Der Hippocampus in der griechischen Mythologie
In der griechisch-römischen Mythologie ist der Hippocampus (auch Hippokamp oder Hippokampos genannt) ein Fabelwesen, ein Mischwesen aus Pferd und Fisch. Er hat den Vorderkörper eines Pferdes und den Hinterkörper eines Fisches, oft mit einer eingerollten Schwanzflosse, die an eine Schlange erinnert. Manchmal wird der vordere Teil auch mit Flügeln dargestellt.
Bedeutung und Darstellung
Der Hippocampus diente in der Mythologie oft als Zug- oder Reittier für Meeresgötter wie Poseidon. Darstellungen von Hippocampen finden sich auf antiken Münzen und in der Kunst. Auch an venezianischen Gondeln sind oft Hippocampen zu sehen.
Symbolik
Der Hippocampus kann als Symbol für das Unterbewusstsein interpretiert werden. Der Fischkörper repräsentiert das Wasser als Element des Unterbewusstseins, während der Pferdekopf die Verbindung zum Bewusstsein darstellt.
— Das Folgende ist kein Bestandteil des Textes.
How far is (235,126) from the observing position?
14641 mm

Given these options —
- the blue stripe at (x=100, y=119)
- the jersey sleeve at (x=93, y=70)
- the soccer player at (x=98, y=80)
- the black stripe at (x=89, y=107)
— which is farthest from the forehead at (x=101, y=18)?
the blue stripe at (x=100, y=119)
In dieser Deutung hilft das Pferd dem Menschen, Inhalte des Unterbewusstseins zugänglich zu machen. Das Unterbewusstsein kann vieles suchen und das Pferd kann dem Menschen letztlich helfen, dass die Inhalte des Unterbewusstseins für den Menschen zugänglich werden.
Der Hippocampus in der Heraldik
In der Heraldik ist der Hippocampus eine stilisierte Form des Seepferdchens und kann als Wappentier verwendet werden.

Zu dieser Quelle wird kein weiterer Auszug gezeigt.